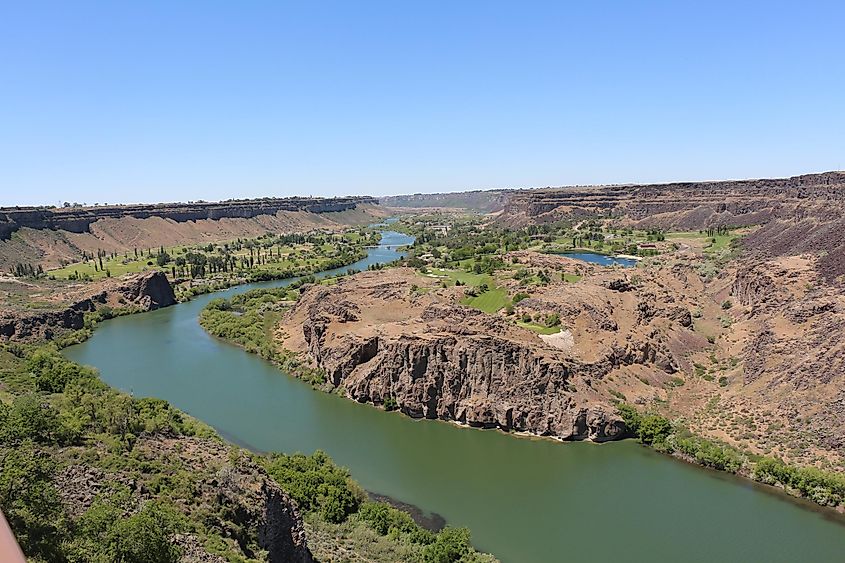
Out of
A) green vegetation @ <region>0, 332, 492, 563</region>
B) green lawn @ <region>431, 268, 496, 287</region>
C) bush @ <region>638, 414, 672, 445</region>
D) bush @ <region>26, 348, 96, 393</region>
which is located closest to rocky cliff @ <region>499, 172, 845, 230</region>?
green lawn @ <region>431, 268, 496, 287</region>

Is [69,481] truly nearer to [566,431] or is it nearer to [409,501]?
[409,501]

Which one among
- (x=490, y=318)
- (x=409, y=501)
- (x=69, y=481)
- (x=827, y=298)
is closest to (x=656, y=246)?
(x=827, y=298)

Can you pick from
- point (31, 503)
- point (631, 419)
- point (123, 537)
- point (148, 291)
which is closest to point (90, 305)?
point (148, 291)

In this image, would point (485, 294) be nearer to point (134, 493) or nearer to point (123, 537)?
point (134, 493)

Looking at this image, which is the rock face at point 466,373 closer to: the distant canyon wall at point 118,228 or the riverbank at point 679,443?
the riverbank at point 679,443

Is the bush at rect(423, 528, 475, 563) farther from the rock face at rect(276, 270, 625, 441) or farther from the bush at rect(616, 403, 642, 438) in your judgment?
the bush at rect(616, 403, 642, 438)
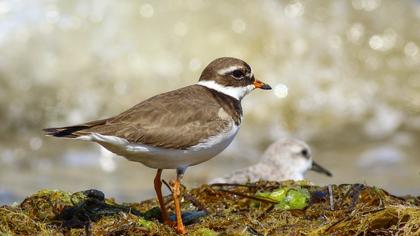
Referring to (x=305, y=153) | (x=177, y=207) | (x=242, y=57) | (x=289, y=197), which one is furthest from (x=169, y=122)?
(x=242, y=57)

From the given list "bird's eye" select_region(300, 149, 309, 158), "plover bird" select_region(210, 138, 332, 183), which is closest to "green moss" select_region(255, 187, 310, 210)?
"plover bird" select_region(210, 138, 332, 183)

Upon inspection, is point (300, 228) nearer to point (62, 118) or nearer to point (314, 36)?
point (62, 118)

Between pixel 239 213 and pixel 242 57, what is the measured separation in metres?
8.47

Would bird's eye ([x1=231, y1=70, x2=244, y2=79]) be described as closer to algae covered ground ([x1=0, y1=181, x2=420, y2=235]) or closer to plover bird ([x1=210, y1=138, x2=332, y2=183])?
algae covered ground ([x1=0, y1=181, x2=420, y2=235])

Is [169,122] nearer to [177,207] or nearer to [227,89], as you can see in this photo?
[177,207]

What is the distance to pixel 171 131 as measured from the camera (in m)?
5.54

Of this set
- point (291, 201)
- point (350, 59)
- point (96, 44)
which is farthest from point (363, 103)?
point (291, 201)

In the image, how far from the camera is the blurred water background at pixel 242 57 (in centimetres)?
1334

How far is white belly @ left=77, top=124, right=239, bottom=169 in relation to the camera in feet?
17.7

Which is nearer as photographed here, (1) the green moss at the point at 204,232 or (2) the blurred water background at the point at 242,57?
(1) the green moss at the point at 204,232

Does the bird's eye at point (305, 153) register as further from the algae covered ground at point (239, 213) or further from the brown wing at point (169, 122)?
the brown wing at point (169, 122)

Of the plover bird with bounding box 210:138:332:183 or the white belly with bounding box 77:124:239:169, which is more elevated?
the plover bird with bounding box 210:138:332:183

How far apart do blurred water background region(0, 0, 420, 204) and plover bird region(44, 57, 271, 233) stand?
6.54 metres

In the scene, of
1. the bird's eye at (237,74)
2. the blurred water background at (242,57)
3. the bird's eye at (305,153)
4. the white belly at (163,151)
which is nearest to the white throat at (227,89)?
the bird's eye at (237,74)
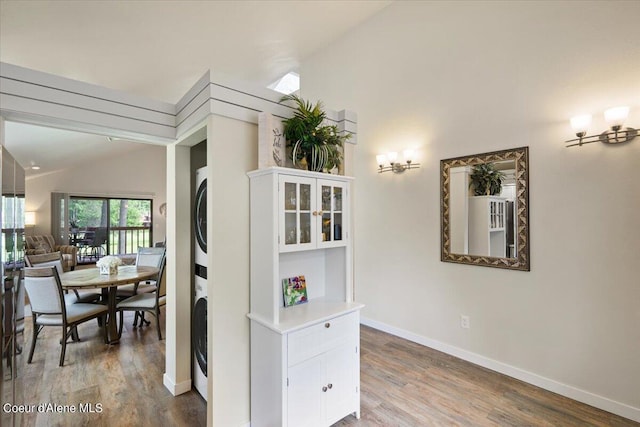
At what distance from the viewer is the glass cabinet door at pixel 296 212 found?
1.79m

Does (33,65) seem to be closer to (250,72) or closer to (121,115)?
(121,115)

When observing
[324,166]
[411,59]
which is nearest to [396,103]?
[411,59]

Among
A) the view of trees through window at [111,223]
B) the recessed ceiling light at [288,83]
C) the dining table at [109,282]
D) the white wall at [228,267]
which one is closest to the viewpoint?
the white wall at [228,267]

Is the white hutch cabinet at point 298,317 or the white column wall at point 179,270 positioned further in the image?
the white column wall at point 179,270

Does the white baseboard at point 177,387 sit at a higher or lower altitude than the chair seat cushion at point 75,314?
lower

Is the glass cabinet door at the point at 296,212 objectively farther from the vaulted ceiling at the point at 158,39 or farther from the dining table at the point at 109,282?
the dining table at the point at 109,282

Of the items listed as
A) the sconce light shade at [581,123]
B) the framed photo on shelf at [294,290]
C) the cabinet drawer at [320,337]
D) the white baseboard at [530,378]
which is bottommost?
the white baseboard at [530,378]

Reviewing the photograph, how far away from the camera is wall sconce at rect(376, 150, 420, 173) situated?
3392mm

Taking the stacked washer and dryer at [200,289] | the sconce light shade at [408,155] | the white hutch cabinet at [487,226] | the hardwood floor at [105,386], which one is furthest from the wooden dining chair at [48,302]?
the white hutch cabinet at [487,226]

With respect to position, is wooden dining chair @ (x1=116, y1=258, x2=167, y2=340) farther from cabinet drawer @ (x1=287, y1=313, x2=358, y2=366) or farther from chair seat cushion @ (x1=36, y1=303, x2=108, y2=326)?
cabinet drawer @ (x1=287, y1=313, x2=358, y2=366)

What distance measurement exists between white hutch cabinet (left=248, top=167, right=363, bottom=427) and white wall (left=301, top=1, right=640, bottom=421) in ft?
5.10

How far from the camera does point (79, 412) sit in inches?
86.3

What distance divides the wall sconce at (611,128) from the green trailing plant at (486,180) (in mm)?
623

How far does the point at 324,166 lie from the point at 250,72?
3874 millimetres
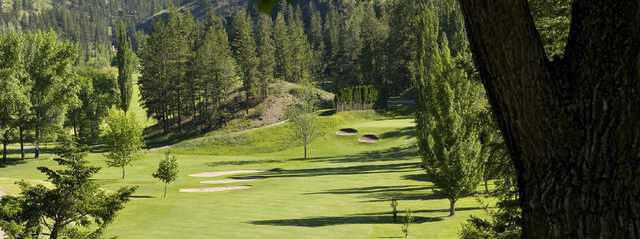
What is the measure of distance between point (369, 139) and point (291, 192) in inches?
1142

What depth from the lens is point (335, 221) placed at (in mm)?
27391

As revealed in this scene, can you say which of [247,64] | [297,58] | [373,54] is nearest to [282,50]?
[297,58]

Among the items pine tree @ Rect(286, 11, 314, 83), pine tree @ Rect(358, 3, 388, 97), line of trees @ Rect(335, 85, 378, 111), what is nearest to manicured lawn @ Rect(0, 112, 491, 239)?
line of trees @ Rect(335, 85, 378, 111)

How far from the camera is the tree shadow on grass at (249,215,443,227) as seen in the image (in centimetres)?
2681

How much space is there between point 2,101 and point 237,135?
26547mm

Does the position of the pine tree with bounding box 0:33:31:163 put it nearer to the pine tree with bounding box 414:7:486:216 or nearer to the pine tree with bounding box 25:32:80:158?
the pine tree with bounding box 25:32:80:158

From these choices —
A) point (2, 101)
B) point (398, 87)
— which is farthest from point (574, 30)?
point (398, 87)

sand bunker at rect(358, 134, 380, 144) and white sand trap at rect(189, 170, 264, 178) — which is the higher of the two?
sand bunker at rect(358, 134, 380, 144)

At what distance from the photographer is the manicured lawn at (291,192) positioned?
25828 mm

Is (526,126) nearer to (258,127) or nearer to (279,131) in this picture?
(279,131)

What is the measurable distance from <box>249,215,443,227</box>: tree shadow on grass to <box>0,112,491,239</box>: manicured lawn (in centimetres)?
4

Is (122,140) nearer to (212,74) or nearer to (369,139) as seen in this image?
(369,139)

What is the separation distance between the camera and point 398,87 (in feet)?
329

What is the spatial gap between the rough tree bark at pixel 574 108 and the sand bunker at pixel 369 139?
2442 inches
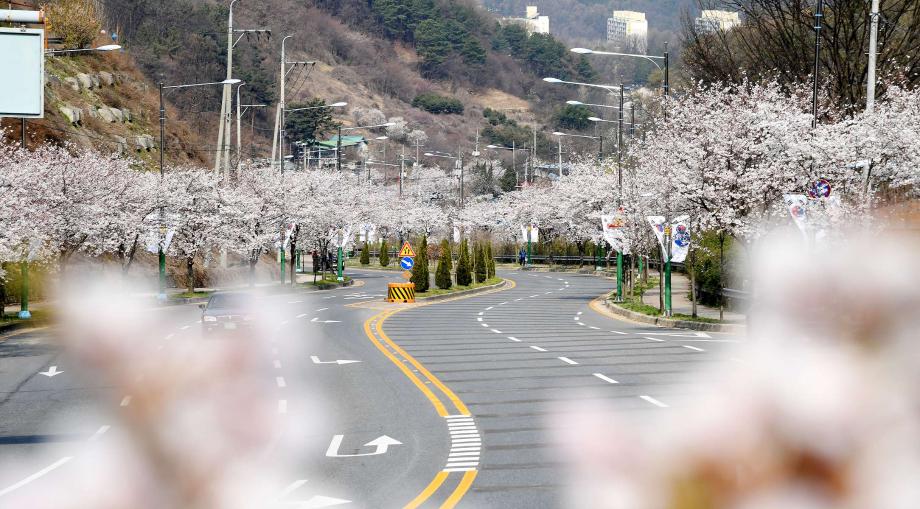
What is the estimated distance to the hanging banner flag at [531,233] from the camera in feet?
367

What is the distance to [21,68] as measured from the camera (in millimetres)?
18531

++++++++++++++++++++

Your task
How many lines of the data above contain the string "sand"? Reply with the number alone.

Written response
3